Lorsqu’il est question de sommeil, une substance est souvent mise en avant : la mélatonine. Qualifiée d’hormone du sommeil, elle dérive d’un neurotransmetteur, la sérotonine, qui dérive elle–même du tryptophane. Le tryptophane est un acide aminé essentiel, c’est-à-dire un constituant de base des protéines qui ne peut être synthétisé par l’organisme et qui doit donc être apporté par l’alimentation. On prête aussi souvent au tryptophane des propriétés antidépressives.

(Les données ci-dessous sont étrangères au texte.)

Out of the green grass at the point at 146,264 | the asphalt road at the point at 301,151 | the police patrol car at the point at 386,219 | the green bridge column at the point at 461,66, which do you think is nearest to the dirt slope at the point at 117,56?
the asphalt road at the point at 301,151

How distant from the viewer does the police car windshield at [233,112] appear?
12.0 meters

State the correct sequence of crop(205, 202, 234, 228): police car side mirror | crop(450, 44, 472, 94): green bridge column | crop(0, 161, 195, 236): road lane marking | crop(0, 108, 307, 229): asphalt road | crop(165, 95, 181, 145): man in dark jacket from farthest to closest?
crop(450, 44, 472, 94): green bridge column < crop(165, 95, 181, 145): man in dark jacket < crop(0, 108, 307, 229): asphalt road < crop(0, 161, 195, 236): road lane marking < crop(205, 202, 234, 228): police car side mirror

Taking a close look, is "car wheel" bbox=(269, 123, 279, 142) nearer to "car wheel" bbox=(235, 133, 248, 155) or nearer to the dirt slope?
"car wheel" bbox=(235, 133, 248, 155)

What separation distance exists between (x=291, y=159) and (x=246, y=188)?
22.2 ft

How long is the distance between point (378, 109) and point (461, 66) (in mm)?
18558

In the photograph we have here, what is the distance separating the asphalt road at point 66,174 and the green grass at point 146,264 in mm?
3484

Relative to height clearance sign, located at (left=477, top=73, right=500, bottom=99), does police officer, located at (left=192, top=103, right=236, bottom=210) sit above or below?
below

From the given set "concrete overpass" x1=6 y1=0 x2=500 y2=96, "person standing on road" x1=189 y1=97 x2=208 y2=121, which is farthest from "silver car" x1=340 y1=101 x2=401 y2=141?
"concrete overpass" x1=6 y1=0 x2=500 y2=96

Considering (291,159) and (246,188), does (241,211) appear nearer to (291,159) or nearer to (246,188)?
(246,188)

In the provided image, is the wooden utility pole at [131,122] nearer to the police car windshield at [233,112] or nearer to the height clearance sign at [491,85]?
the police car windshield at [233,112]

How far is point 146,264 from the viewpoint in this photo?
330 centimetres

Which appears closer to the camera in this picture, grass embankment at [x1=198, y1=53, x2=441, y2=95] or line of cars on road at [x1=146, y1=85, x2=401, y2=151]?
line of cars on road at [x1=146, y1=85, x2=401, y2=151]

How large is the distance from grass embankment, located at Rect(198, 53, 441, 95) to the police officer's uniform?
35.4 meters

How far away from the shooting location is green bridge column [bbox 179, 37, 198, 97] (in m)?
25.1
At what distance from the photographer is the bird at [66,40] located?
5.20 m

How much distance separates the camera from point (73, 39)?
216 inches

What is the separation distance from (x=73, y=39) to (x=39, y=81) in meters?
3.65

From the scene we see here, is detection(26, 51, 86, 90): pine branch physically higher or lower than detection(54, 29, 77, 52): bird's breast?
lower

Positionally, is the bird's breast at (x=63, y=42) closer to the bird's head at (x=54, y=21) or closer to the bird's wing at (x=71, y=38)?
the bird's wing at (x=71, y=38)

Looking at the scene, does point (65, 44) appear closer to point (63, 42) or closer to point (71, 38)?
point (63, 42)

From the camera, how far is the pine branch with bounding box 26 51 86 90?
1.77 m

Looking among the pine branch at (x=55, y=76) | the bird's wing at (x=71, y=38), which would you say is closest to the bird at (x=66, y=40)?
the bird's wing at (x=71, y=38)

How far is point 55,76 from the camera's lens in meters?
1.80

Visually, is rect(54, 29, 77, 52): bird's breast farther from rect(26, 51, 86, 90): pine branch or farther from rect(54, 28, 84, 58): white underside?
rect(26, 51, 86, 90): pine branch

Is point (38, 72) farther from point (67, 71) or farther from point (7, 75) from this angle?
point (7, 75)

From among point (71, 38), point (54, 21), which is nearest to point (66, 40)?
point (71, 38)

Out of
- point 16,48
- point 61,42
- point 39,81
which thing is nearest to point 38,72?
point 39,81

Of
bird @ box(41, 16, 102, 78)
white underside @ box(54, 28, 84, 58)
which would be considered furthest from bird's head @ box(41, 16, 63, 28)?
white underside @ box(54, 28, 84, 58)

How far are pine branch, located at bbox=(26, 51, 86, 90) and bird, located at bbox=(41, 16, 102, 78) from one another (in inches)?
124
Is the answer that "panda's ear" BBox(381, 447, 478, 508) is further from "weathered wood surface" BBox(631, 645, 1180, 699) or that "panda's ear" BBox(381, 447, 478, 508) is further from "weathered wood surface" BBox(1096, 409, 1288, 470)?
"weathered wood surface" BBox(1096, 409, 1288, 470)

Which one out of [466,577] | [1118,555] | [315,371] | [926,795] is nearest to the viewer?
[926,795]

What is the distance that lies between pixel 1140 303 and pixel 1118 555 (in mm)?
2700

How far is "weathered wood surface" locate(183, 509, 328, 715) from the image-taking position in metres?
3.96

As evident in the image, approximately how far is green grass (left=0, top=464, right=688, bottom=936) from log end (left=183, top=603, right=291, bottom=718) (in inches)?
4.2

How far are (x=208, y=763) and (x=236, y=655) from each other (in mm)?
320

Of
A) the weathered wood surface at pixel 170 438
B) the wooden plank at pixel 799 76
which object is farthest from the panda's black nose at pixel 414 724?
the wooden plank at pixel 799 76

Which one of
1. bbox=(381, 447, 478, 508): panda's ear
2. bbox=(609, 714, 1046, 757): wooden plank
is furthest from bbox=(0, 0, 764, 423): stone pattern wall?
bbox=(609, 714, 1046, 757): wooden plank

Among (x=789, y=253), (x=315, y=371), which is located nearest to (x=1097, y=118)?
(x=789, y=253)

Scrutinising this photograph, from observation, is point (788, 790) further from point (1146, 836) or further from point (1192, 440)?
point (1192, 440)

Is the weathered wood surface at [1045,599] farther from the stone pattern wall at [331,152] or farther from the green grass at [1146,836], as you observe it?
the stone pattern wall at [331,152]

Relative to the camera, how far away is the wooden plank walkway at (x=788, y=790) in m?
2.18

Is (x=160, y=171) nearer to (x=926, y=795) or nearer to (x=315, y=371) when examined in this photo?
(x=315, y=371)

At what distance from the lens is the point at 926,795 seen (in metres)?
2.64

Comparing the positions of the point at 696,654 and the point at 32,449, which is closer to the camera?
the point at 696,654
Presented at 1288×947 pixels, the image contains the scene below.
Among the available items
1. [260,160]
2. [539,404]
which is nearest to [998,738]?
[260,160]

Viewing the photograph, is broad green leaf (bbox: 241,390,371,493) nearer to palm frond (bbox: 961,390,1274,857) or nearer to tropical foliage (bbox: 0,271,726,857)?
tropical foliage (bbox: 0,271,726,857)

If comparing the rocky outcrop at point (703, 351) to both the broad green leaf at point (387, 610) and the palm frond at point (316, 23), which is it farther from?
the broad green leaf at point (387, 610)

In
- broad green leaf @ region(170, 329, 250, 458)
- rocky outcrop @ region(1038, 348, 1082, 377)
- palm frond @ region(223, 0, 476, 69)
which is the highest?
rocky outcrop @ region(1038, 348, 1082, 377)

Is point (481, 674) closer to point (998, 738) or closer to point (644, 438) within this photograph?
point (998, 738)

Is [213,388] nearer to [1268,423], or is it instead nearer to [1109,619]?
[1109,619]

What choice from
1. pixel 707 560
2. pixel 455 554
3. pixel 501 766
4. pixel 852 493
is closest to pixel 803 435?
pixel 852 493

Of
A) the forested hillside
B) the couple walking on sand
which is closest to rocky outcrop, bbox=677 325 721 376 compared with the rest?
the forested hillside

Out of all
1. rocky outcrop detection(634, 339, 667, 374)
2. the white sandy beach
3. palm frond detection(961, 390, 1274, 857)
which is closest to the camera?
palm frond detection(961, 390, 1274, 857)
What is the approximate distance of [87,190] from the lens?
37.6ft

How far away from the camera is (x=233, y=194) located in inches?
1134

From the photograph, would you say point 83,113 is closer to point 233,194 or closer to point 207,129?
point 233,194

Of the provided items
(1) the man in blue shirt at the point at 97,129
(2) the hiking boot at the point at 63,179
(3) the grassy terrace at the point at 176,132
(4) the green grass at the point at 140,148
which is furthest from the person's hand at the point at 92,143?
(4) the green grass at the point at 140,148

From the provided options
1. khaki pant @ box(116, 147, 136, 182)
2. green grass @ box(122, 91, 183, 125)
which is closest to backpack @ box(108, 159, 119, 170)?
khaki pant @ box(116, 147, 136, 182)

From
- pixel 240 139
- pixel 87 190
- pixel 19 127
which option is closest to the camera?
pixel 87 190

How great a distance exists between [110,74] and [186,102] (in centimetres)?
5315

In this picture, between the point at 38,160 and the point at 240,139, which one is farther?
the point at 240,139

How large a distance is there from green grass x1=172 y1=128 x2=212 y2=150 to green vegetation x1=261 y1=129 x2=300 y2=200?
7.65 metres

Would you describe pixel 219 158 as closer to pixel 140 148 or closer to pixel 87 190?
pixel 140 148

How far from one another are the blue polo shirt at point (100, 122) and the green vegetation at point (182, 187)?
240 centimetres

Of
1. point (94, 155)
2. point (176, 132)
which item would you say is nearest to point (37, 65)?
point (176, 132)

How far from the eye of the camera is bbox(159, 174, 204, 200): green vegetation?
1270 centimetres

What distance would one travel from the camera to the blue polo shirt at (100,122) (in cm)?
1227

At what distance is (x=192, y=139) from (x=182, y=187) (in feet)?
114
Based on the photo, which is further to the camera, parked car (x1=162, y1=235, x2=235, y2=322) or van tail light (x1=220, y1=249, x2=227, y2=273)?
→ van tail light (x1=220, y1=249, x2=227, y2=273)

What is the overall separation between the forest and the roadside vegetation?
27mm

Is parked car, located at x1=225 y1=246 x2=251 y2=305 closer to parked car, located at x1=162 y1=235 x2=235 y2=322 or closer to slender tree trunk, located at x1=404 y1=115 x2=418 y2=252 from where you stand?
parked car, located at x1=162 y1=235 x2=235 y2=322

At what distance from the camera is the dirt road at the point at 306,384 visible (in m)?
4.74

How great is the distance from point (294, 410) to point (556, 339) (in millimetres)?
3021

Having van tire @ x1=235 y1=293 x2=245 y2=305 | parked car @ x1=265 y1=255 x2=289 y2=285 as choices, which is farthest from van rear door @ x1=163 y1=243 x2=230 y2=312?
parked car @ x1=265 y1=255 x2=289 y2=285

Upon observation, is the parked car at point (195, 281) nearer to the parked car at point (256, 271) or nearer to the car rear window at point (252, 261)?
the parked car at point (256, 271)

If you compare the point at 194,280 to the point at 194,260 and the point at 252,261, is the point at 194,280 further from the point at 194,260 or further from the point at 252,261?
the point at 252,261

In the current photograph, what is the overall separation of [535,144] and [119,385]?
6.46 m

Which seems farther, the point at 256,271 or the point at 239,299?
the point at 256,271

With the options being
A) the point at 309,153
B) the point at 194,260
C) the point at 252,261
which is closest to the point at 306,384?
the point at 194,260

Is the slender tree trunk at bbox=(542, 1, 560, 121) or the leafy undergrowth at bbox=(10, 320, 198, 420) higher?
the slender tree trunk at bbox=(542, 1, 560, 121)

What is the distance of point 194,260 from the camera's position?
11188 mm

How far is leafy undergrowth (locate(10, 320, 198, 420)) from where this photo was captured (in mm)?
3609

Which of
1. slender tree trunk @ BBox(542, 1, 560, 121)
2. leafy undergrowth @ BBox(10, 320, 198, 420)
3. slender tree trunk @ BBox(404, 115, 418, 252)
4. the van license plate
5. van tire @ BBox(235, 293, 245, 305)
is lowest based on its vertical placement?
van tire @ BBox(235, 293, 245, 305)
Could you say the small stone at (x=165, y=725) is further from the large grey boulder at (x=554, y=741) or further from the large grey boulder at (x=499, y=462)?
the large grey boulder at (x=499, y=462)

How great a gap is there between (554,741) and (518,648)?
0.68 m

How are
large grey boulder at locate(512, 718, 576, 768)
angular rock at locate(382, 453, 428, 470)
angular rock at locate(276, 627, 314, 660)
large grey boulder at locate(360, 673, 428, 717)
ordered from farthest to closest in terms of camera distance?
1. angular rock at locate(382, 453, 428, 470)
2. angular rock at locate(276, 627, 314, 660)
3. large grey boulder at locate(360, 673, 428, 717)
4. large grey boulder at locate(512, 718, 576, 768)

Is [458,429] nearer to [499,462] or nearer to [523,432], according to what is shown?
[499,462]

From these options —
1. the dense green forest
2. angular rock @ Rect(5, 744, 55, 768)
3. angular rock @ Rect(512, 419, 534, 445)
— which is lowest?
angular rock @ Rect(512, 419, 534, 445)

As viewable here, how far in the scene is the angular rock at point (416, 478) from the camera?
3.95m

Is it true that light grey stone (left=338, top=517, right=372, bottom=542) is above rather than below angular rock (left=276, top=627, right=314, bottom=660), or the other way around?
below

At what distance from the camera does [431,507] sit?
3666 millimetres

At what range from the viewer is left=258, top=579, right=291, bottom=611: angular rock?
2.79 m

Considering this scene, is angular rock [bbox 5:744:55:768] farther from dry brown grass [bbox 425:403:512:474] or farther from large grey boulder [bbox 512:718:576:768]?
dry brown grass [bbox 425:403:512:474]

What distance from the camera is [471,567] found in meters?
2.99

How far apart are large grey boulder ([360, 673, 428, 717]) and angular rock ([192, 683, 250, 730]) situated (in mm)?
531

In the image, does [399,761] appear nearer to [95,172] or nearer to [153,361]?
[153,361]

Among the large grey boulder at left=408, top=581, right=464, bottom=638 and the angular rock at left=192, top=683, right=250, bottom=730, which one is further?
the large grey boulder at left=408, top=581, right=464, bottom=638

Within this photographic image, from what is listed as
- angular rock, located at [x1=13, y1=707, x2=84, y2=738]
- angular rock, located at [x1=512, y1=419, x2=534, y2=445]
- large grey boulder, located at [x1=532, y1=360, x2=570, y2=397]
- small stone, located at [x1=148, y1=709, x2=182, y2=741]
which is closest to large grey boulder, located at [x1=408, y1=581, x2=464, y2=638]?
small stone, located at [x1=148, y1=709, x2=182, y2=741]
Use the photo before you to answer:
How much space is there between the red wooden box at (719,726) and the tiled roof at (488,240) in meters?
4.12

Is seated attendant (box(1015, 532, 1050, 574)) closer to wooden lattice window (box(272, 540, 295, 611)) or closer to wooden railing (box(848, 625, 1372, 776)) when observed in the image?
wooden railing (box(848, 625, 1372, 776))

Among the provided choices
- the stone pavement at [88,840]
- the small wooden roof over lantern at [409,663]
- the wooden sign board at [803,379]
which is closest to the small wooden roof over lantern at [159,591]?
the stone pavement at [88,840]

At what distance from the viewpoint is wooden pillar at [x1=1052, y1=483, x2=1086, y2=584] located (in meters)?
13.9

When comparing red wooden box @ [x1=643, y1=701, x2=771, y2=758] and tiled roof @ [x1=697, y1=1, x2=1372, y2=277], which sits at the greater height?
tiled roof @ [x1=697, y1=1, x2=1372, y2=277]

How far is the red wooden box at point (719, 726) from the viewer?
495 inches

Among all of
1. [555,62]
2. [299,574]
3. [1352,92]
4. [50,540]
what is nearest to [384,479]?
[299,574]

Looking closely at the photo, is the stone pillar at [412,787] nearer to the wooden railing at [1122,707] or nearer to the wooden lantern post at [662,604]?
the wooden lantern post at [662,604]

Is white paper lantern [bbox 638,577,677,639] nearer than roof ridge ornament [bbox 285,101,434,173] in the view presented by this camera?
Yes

Partant de là, il serait tentant d’établir le constat : « manger plus de protéines pour mieux dormir ». Bien au contraire ! Il est souvent conseillé aux personnes ayant un sommeil perturbé d’opter pour un dîner riche en glucides complexes et comportant une faible portion de protéines.
Explications : adopter une alimentation riche en protéines entraîne une augmentation de la consommation d’autres acides aminés, qui entrent en compétition avec l’assimilation du tryptophane.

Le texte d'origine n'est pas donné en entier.